Intel® MPI Library Developer Guide for Linux* OS

ID 768728
Date 10/31/2024
Public
Document Table of Contents

Troubleshooting

This section provides the troubleshooting information on typical MPI failures with corresponding output messages and behavior when a failure occurs.

If you encounter errors or failures when using the Intel® MPI Library, take the following general troubleshooting steps first:

  1. Check the Intel® MPI Library System Requirements section and the Known Issues section in the Intel® MPI Library Release Notes.
  2. Check accessibility of the hosts. Run a simple non-MPI application (for example, the hostname utility) on the problem hosts using mpirun. For example:
    $ mpirun -ppn 1 -n 2 -hosts node01,node02 hostname  
    node01 
    node02

    This may help reveal an environmental problem (such as the MPI remote access mechanism is not configured properly), or a connectivity problem (such as unreachable hosts).

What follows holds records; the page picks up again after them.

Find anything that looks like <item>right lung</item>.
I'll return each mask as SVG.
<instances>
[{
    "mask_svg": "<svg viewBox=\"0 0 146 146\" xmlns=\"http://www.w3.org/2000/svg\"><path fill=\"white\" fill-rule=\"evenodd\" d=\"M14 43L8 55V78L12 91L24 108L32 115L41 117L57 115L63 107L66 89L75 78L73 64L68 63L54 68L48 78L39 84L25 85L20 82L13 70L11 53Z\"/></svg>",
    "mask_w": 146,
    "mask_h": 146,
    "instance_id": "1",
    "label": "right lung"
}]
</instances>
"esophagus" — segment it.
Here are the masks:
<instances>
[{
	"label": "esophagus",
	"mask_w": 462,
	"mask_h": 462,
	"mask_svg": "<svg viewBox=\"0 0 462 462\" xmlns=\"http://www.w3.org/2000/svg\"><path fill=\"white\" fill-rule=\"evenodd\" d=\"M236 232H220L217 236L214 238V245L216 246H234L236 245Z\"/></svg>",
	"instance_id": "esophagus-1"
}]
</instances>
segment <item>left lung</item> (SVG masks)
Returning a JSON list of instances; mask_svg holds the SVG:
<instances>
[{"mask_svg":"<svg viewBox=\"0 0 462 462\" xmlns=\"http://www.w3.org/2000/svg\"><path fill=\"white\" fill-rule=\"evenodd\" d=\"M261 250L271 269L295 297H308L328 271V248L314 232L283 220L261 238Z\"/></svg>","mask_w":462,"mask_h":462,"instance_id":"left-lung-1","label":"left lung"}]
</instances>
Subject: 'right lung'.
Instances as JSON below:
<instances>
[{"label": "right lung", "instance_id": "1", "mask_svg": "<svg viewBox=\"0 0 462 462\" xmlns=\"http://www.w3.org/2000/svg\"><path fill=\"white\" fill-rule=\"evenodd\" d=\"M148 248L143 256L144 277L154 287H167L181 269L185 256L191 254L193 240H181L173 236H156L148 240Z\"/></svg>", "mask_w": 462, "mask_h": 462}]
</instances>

  3. Run the MPI application with debug information enabled: set the environment variables I_MPI_DEBUG=6 and/or I_MPI_HYDRA_DEBUG=on. Increase the integer value of debug level to get more information. This action helps narrow down to the problematic component.
  4. If you have the availability, download and install the latest version of Intel MPI Library from the official product page and check if your problem persists.
  5. If the problem still persists, you can submit a ticket via the Support page, or ask experts on the community forum.